— Work order —
Please copy every line from the following entries in which the word "labeled" appears.

# # # #

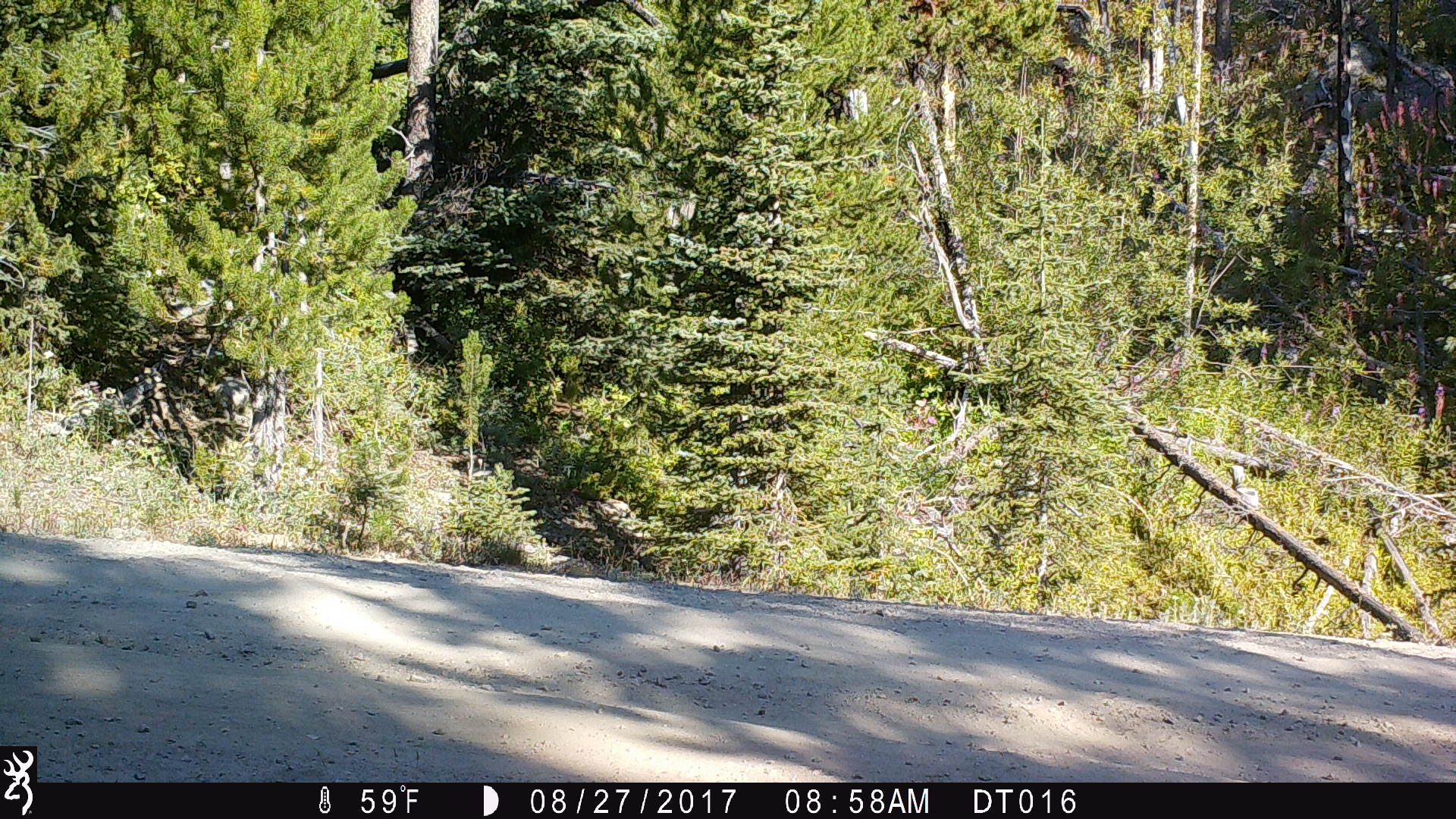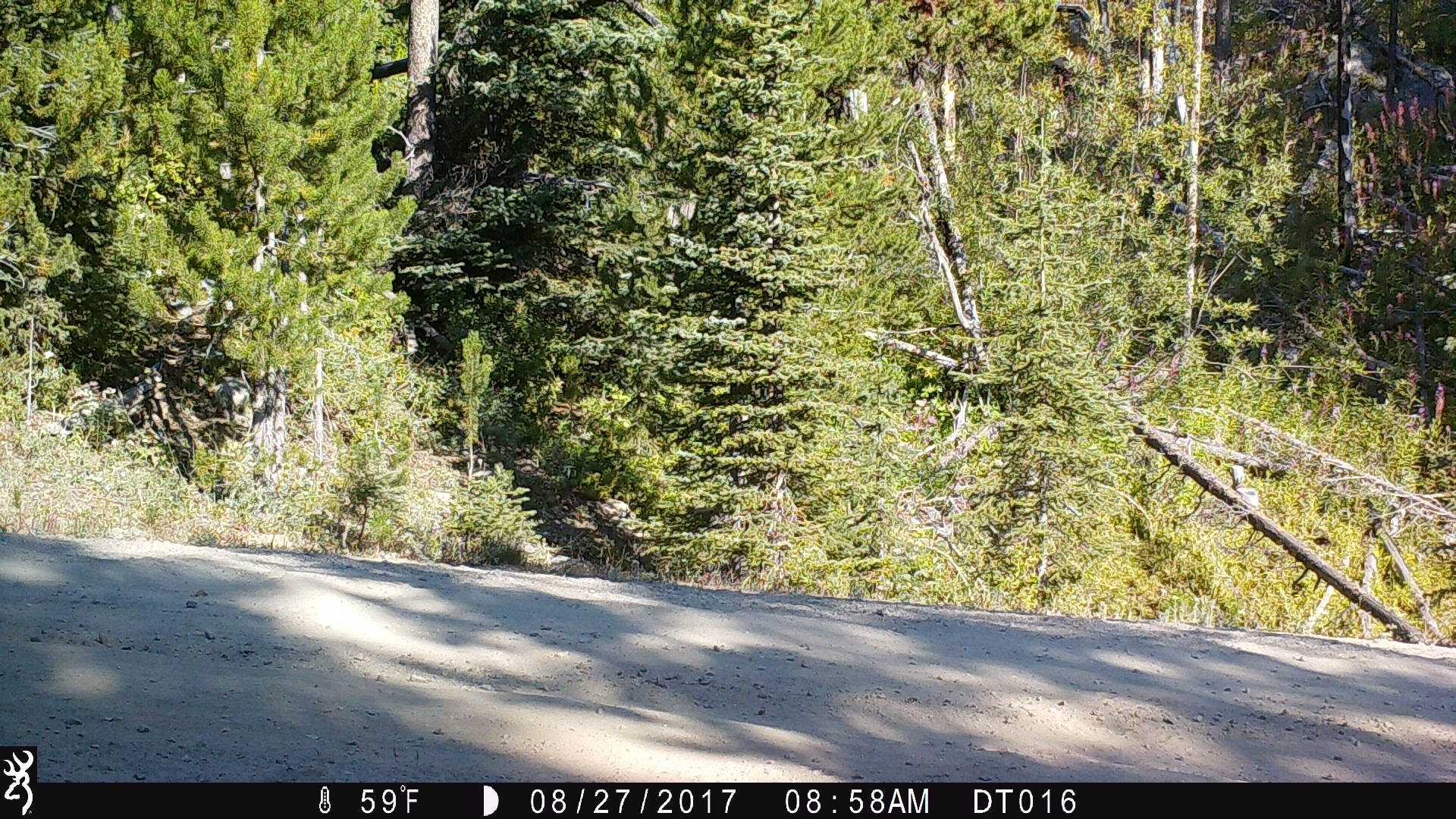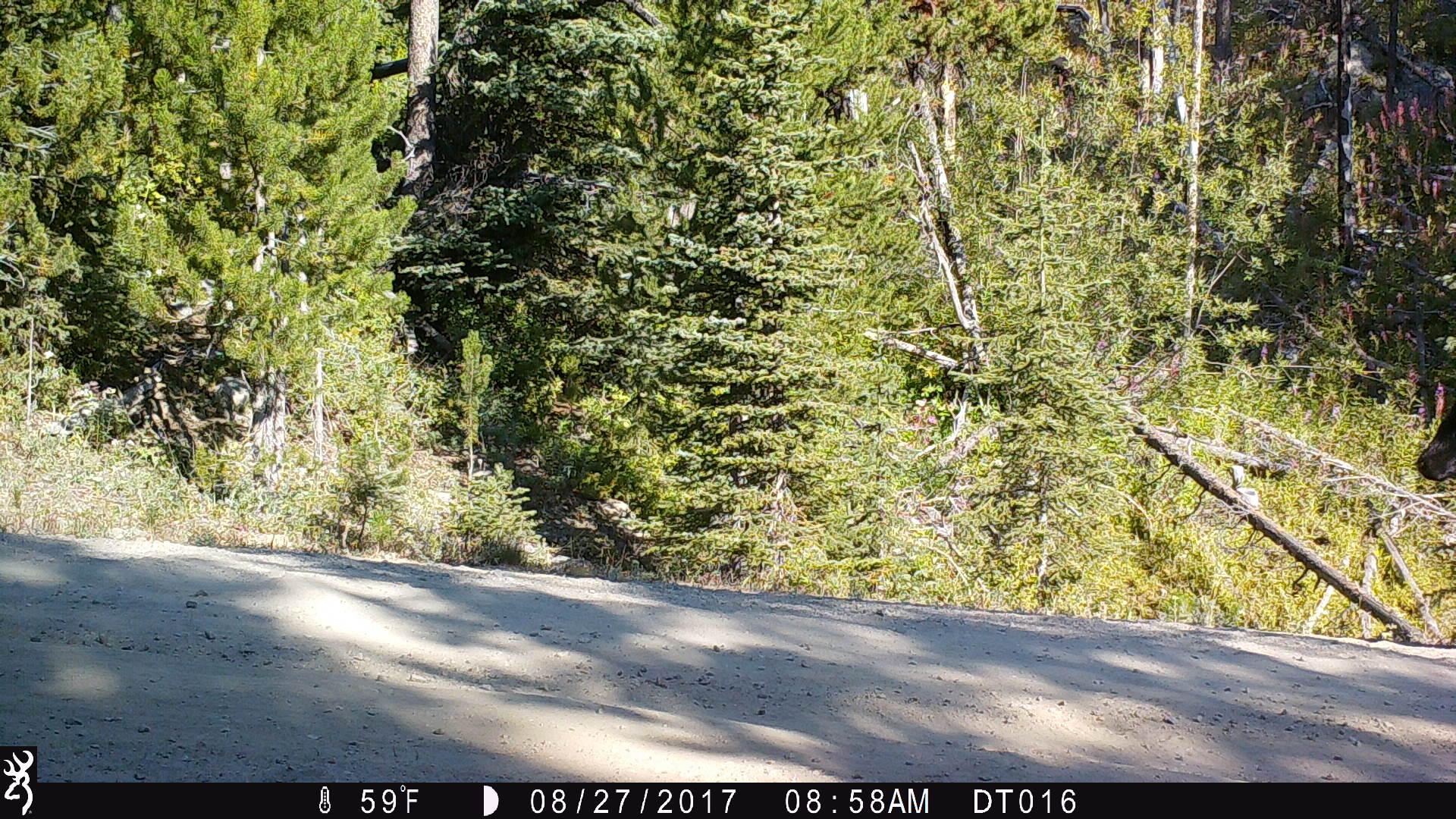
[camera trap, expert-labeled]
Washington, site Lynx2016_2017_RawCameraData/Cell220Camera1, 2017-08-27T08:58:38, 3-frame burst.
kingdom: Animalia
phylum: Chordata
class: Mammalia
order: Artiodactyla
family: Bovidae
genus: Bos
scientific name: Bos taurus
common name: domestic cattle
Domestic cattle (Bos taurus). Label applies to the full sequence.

# # # #

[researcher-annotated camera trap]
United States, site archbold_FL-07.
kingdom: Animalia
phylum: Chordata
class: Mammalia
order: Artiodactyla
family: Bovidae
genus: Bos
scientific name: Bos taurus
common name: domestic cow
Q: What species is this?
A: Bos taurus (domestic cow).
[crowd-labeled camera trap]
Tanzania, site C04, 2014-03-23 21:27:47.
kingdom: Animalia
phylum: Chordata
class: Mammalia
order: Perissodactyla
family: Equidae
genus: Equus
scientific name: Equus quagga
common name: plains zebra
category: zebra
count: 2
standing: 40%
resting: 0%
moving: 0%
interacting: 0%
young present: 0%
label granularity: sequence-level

# # # #

— Response to this task —
[camera trap, expert-labeled]
[crowd-labeled camera trap]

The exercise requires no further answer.